O Museu Nacional / UFRJ faz parte do Ministério da Educação. É a instituição científica mais antiga do Brasil e o maior museu de história natural e antropologia da América Latina. Fundada por D. João VI em 6 de junho de 1818, e inicialmente sediada em Campo de Sant’Anna, serviu ao país para promover o desenvolvimento cultural e econômico do país.

Originalmente chamado Museu Real, foi incorporado à Universidade do Brasil em 1946. Atualmente, o Museu faz parte da estrutura acadêmica da Universidade Federal do Rio de Janeiro. O Museu localizado no Paço de São Cristóvão, de 1892 – residência da Família Imperial Brasileira até 1889 – conferiu-lhe um caráter diferenciado se comparado a outras instituições da região. É o mesmo lugar em que a família real viveu há tantos anos (onde D. Pedro II nasceu e a Primeira Assembléia Constituinte Republicana), e hoje é a interface entre memória e produção científica.

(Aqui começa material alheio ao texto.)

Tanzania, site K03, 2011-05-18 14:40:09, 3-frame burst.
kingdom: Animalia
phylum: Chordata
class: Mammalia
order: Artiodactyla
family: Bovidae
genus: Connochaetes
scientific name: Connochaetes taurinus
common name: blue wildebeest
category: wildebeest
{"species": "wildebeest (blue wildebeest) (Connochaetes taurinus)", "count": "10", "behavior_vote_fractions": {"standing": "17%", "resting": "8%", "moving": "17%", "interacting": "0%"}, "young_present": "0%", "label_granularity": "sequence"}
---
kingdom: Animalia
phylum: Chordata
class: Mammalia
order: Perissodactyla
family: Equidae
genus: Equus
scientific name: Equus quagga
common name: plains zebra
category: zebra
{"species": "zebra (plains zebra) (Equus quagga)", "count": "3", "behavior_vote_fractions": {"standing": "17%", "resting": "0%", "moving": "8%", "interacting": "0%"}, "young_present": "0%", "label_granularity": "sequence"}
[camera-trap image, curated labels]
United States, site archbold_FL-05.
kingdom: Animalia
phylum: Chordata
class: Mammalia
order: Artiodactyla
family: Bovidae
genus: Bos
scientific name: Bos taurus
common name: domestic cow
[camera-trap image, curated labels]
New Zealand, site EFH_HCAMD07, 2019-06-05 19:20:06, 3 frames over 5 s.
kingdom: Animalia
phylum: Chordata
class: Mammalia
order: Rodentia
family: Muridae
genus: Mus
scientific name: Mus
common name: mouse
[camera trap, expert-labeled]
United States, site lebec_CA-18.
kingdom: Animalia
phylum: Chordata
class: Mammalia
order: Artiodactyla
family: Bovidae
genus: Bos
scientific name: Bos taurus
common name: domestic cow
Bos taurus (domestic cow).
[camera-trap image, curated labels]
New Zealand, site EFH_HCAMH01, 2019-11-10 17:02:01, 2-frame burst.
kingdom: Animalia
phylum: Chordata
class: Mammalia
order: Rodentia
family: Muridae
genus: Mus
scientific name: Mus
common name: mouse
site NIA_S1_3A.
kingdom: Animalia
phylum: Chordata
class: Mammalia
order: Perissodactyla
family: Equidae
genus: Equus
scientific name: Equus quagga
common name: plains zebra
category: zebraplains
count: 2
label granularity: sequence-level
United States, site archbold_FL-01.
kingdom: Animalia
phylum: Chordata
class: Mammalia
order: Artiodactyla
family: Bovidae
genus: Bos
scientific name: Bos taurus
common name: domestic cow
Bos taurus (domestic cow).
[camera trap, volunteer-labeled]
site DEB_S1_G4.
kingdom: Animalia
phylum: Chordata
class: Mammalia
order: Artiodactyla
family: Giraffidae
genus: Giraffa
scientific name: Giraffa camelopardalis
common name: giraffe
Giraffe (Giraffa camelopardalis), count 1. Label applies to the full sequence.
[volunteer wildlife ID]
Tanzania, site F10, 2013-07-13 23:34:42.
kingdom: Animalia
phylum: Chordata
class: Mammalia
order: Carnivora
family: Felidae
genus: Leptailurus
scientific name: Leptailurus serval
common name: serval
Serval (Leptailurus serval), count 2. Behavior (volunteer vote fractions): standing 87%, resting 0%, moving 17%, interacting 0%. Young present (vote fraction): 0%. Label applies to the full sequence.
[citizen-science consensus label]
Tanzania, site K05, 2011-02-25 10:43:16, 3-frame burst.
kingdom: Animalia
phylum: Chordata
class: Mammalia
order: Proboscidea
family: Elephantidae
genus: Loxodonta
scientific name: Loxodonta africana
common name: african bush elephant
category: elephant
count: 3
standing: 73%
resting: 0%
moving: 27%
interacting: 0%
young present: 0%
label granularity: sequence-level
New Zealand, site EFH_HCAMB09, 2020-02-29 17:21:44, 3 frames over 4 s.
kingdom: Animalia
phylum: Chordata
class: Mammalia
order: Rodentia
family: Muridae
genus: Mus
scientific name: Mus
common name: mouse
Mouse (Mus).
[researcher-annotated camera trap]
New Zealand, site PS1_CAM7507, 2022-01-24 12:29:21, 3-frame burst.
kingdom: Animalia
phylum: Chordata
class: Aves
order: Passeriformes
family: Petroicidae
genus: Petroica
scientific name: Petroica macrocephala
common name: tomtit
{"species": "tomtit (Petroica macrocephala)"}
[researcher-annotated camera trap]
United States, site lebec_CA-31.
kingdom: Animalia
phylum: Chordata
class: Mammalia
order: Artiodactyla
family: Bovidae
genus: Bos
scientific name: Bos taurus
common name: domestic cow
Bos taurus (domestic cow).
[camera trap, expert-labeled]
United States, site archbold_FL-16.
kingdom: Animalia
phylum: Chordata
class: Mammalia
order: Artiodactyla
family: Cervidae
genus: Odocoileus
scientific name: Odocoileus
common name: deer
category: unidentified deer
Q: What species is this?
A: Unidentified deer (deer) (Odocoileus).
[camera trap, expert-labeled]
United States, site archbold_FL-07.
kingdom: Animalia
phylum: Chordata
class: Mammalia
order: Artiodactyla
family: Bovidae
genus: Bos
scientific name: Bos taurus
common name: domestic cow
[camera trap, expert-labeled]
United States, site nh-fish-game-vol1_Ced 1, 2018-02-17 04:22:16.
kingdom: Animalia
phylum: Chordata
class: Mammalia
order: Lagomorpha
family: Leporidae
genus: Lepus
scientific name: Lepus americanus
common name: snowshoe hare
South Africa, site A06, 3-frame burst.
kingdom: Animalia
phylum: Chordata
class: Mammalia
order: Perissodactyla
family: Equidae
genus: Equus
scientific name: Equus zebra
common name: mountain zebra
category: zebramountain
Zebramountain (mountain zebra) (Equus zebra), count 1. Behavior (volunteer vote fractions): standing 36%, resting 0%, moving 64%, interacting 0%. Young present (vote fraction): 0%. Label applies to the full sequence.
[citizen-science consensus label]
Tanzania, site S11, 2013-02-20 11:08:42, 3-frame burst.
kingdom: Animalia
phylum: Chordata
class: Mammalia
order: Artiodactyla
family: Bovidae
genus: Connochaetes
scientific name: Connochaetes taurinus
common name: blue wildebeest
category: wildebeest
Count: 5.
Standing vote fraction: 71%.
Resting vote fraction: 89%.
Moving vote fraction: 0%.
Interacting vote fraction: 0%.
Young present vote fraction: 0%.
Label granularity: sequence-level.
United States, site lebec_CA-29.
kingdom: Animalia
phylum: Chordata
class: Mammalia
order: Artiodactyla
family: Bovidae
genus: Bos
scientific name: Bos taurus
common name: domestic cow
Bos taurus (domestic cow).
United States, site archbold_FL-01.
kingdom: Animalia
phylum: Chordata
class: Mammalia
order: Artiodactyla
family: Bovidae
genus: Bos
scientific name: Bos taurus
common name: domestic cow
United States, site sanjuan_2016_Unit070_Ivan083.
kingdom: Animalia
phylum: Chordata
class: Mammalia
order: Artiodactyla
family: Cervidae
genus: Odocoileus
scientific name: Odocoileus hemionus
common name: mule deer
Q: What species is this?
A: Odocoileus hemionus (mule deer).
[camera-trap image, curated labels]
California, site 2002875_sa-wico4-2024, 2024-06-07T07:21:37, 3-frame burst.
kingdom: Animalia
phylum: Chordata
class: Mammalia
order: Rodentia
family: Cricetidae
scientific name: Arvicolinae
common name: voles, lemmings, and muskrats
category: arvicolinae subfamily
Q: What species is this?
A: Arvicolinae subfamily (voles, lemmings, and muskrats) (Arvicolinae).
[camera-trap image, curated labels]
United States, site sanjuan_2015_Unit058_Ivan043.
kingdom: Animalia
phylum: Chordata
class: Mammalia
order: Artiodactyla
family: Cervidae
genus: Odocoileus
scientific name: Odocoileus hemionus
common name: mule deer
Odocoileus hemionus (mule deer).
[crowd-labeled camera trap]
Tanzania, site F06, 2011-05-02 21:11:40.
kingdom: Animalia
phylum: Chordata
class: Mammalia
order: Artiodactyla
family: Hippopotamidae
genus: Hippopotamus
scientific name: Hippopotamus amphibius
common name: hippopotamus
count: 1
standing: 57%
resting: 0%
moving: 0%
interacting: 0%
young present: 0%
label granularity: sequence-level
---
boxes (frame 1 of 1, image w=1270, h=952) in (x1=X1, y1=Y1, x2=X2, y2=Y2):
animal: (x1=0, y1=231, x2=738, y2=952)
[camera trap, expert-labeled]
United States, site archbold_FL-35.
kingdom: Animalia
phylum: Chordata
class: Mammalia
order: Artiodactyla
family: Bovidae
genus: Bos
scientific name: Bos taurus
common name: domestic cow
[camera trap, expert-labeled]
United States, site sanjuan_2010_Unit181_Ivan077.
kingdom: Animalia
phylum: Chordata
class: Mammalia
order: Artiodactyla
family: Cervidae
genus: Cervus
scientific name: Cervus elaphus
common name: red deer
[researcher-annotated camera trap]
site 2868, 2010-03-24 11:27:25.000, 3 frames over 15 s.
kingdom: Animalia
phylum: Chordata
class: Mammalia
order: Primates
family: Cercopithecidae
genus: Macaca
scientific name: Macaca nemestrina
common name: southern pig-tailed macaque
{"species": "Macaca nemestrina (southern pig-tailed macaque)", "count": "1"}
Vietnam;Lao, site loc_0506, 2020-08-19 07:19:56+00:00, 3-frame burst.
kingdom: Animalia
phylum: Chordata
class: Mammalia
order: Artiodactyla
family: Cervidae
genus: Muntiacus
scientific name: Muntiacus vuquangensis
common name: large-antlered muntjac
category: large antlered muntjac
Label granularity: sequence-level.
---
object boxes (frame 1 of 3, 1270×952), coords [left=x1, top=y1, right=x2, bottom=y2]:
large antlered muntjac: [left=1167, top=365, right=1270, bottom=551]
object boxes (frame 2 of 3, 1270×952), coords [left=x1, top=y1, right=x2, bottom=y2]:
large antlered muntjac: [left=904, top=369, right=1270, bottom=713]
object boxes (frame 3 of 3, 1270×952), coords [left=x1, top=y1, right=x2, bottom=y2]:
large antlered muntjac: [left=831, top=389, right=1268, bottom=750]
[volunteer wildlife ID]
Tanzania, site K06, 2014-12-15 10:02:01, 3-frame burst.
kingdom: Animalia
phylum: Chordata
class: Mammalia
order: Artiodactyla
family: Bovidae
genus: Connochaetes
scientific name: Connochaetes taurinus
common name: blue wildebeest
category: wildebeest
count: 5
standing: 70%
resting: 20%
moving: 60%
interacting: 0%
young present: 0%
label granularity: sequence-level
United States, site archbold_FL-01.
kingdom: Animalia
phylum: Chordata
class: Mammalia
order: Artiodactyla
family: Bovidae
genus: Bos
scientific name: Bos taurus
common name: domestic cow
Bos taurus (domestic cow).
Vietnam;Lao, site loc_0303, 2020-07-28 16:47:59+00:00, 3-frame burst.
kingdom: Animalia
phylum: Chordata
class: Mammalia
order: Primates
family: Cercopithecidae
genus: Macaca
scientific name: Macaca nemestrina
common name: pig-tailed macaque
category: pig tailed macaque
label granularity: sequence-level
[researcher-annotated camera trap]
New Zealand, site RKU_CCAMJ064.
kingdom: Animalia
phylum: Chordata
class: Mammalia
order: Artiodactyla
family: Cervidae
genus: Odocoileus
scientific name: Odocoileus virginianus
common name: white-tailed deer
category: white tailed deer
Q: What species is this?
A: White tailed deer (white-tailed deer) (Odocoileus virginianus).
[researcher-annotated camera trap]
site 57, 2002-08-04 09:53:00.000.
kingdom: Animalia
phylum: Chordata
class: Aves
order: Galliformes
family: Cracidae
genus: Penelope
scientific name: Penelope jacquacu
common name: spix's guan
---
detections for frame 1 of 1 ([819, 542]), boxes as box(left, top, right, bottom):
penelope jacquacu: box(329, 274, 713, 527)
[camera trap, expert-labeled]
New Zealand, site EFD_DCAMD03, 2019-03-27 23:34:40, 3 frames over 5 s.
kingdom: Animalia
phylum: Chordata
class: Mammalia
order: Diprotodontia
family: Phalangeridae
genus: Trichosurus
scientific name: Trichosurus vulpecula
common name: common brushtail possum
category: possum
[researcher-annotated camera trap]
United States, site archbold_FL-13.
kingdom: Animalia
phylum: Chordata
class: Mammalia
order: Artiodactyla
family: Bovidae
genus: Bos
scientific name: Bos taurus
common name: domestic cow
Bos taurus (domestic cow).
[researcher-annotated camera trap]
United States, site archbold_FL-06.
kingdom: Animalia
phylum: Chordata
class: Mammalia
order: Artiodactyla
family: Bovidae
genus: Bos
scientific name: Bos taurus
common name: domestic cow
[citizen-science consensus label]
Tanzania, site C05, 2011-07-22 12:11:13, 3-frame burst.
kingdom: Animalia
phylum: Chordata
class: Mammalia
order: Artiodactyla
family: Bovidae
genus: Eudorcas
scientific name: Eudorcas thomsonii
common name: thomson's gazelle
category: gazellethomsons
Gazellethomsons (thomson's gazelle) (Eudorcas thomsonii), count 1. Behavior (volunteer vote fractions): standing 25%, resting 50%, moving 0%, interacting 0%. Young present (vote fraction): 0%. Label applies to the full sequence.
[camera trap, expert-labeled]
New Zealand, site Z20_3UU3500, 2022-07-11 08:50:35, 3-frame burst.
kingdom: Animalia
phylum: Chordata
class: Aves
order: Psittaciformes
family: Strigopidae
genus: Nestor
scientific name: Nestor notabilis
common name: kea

O Museu Nacional abrigava uma vasta coleção com mais de 20 milhões de itens, abrangendo alguns dos registros mais relevantes da memória brasileira no campo das ciências naturais e antropológicas, bem como conjuntos de itens amplos e diversos de diferentes regiões do planeta, ou produzido por povos e civilizações antigas. Formada ao longo de mais de dois séculos através de coleções, escavações, trocas, aquisições e doações, a coleção foi subdividida em coleções de geologia, paleontologia, botânica, zoologia e antropologia biológica (incluindo os remanescentes do esqueleto de Luzia nesse núcleo). fósseis nas Américas), arqueologia e etnologia. Foi a base principal da pesquisa realizada pelos departamentos acadêmicos do museu – que desenvolve atividades em todas as regiões do país e em outras partes do mundo, incluindo o continente antártico. Possui uma das maiores bibliotecas especializadas em ciências naturais do Brasil, com mais de 470.000 volumes e 2.400 obras raras.